Muito do que se lê no Brasil, hoje, parece vir de uma experiência artificial. As pessoas escrevem cada vez mais cedo, falando de sensações que não tiveram, emoções que não sentiram. Pior: falam, muitas vezes, de 'brasis' que não conhecem -- algo que Dodô Azevedo pontuou em sua excelente crítica na Folha. Por isso, e muito mais, que é um alento ler O Corpo Encantado das Ruas, do escritor e historiados Luiz Antônio Simas.
Com uma capa que imita as embalagens de doces distribuídos na época de São Cosme e Damião, o novo livro de Simas é uma ode às ruas, ao Brasil que vive marginalizado, às pessoas de verdade -- e que o autor, claramente, as conhece. São 42 ensaios sobre os subúrbios e a força que emana de cada encruzilhada. Todos eles repletos de uma poesia que passeia pela prosa e deixa um gostinho delicioso ao final. Há erudição e popular.
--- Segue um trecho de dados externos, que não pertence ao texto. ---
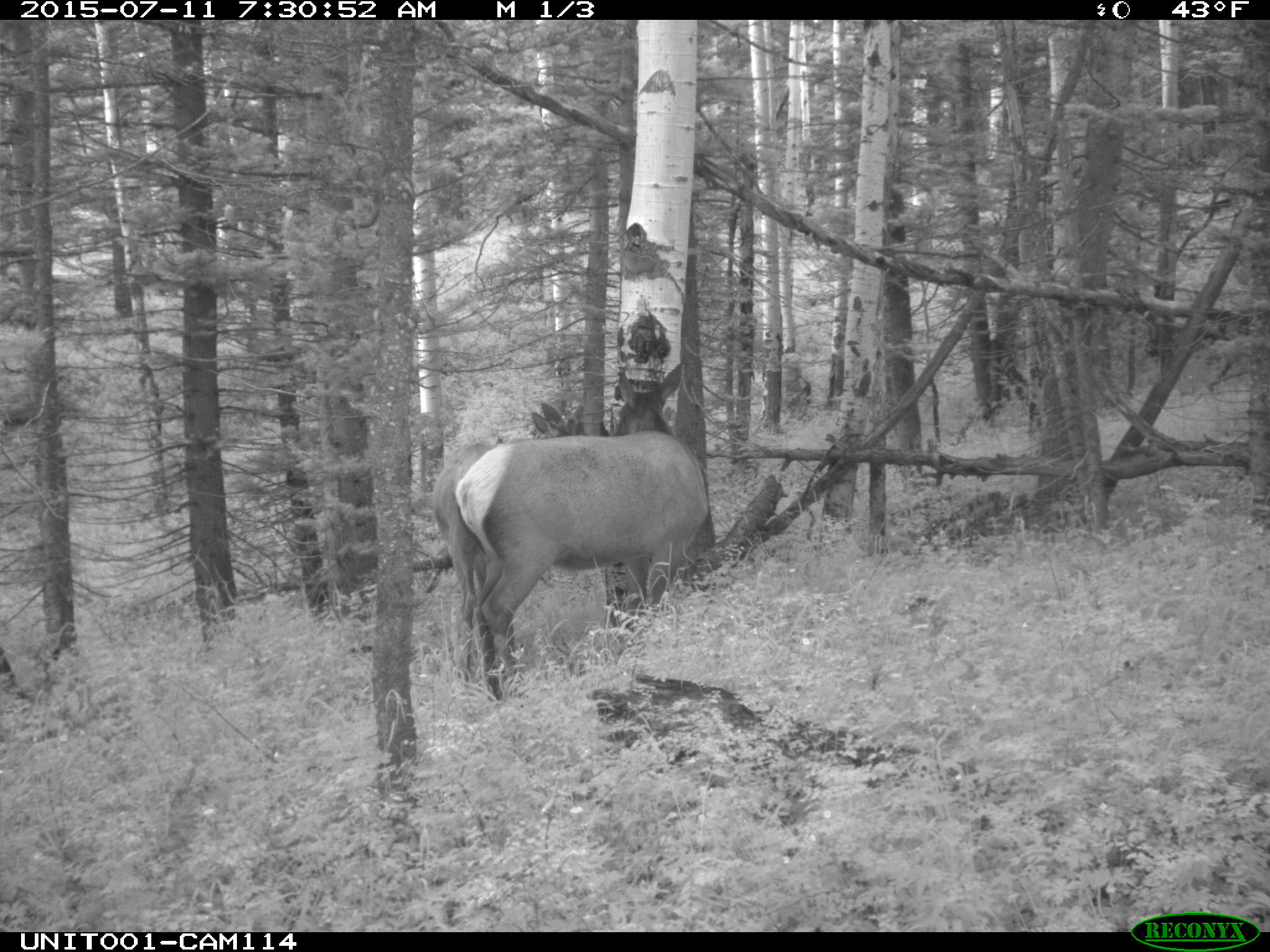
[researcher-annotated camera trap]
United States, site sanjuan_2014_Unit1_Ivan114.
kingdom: Animalia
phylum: Chordata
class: Mammalia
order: Artiodactyla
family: Cervidae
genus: Cervus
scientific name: Cervus elaphus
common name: red deer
Cervus elaphus (red deer).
O fato é que, assim como Agora Serve o Coração, do inexorável Nei Lopes, O Corpo Encantado das Ruas se aprofunda na criação e no berço de um País. Nada de superficialidade ou academicismo. Tudo, aqui, está nas ruas, nas pessoas, no batuque, nas orações. É emocionante, e muito poética, a forma que Simas desbrava a palavra e a coloca em ordem para, assim, fazer com que um País faça sentido nas encruzilhadas.
Cada pequeno ensaio é independente entre si e pode ser lido como se fossem pílulas. No entanto, a linha condutora da obra faz com que haja mais força e impacto no que é lido. As coisas vão 'ornando', trabalhando em prol de um sentido único e quase que visceral.
Há, porém, um bairrismo que por vezes incomoda -- principalmente, acredito eu, quem não é carioca. Muitas coisas falam apenas e somente sobre o Rio de Janeiro, limitando um pouco o bom alcance que o livro poderia ter. Afinal, não é só a cidade maravilhosa que foi fundada nas encruzilhadas, nas ruas, por meio das pessoas. O Brasil, em si, é uma construção social interessante. Algo que Nei Lopes captou melhor em seu trabalho.
No entanto, há de se finalizar esta resenha reafirmando como O Corpo Encantado das Ruas é um livro poderoso, encantador, profundo. A prosa se transforma em poesia, a história brasileira se transforma em magia urbana e social. As coisas se encaixam, ficam bonitas nas páginas. É lindo, enfim, como o espírito brasileiro está nessa leitura. É algo essencial, ainda mais em tempos modernos, em que nada mais faz sentido.